Le coût du risque s’envole dans les banques européennes

Les craintes se concrétisent pour les banques européennes. HSBC, Santander et UBS ont toutes trois, à des degrés divers, fait état d’une forte hausse de leur coût du risque liée aux effets économiques du coronavirus, à l’occasion de la publication de leurs résultats du premier trimestre mardi. Elles ont aussi montré à quel point le confinement déformait leur activité, et engendrerait une pression sur leur revenus dans les mois à venir.
Très exposée à l’Asie, la britannique HSBC a senti avant les autres les effets du confinement dans la région. Ses provisions pour créances douteuses ont plus que quintuplé sur un an à 3 milliards de dollars (2,76 milliards d’euros). En Asie, une bonne part de la hausse provient de son exposition «à une entreprise à Singapour», que HSBC ne cite pas. Plusieurs courtiers en matières premières de la ville-Etat ont été touchés de plein fouet par la chute des prix, notamment Hin Leong, soupçonné d’avoir dissimulé des centaines de millions de dollars de pertes, et auquel d’autres banques, comme la Société Générale, sont exposées.

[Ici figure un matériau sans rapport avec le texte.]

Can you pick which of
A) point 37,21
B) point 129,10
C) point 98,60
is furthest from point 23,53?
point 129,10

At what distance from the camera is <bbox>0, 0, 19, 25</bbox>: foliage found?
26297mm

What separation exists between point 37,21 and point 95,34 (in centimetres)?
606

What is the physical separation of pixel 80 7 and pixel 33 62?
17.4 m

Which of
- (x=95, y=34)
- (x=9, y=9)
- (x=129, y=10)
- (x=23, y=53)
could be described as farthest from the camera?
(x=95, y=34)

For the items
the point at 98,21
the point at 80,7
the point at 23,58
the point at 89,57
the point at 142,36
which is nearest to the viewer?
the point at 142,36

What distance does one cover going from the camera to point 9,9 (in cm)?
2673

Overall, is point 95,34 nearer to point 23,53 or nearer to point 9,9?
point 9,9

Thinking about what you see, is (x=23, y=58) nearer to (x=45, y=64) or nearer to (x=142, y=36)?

Ce n’est qu’un début. Le total des provisions sur l’exercice 2020 pourrait atteindre entre 7 et 11 milliards de dollars, a précisé la banque, alors que le consensus des analystes en attend 7,5 milliards. «Seul le temps dira où nous atterrirons dans cette fourchette, a précisé son nouveau directeur général Noel Quinn. Personne ne sait vraiment comment le coronavirus va se développer dans les trois à six mois et quels scénarios se matérialiseront. Le plus important pour nous est d'être préparés à tous les scénarios.»
Santander prend les devants
Tournée vers l’Europe et les Amériques, l’espagnole Santander devrait pour sa part sentir les pleins effets du confinement au deuxième trimestre. Son coût du risque n’a augmenté que de 12% sur un an à taux de change constant (+22% en Europe). Mais le numéro un espagnol a préféré prendre les devants en comptabilisant une provision générale de 1,6 milliard d’euros pour encaisser le choc prévisible du Covid-19.
UBS, dont la structure de bilan fait davantage place aux activités de marché et à la clientèle fortunée, n’a en comparaison passé «que» 268 millions de dollars de provisions. Un montant néanmoins multiplié par 13 en un an, et dont un tiers s’explique par l’exposition de la banque suisse au secteur de l'énergie.
La semaine dernière, UniCredit et Credit Suisse avaient annoncé mettre en réserve 900 millions d’euros et 585 millions de francs (555 millions d’euros) pour faire face à la remontée des risques. En quelques jours, les premières banques européennes à publier leurs résultats ont donc passé plus de 6 milliards d’euros de provisions pour risque de crédit. En comparaison, leurs concurrentes américaines ont mis de côté 25 milliards de dollars au premier trimestre.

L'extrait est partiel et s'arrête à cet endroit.